- **TASK**: From the records below, extract every line that contains the string "yellow" and reproduce each one verbatim.

- **PROVIDED MATERIAL**:
__________________________________________________
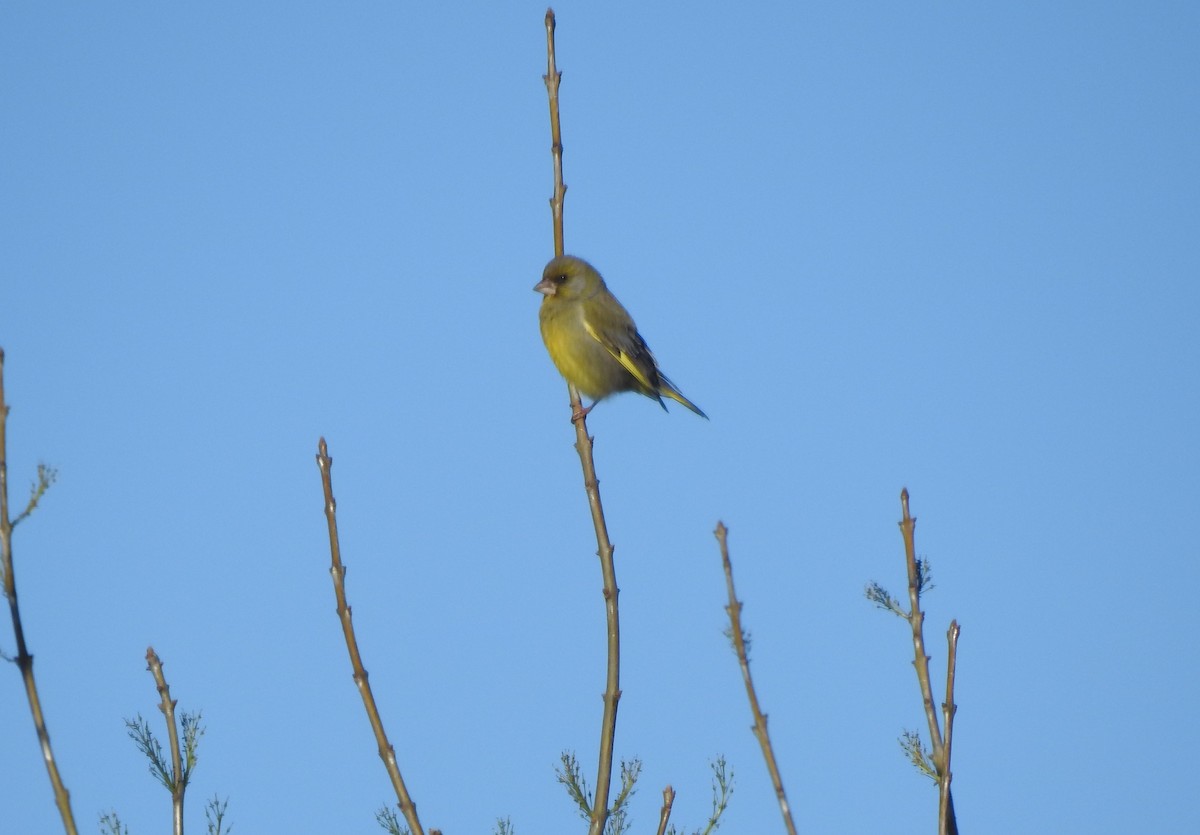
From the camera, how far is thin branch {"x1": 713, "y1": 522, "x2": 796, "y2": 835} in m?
__________________________________________________
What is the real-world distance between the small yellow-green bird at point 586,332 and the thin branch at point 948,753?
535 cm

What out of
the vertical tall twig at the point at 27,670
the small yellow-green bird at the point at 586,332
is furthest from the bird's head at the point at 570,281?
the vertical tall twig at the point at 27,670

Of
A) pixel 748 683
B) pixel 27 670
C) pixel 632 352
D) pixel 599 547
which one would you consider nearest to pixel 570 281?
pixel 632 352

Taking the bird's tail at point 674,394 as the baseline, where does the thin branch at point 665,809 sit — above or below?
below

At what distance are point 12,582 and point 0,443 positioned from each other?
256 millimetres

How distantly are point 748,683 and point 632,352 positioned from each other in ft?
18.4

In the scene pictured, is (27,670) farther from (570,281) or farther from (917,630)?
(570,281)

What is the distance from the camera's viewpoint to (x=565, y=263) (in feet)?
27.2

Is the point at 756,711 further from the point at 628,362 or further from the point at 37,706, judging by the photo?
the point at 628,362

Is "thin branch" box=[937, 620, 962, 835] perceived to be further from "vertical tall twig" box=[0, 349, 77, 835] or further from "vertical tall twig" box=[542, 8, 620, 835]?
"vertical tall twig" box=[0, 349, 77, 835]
__________________________________________________
- **ANSWER TO THIS EXERCISE**:
What is the real-world distance between the small yellow-green bird at point 586,332 and the thin branch at point 948,753?
the small yellow-green bird at the point at 586,332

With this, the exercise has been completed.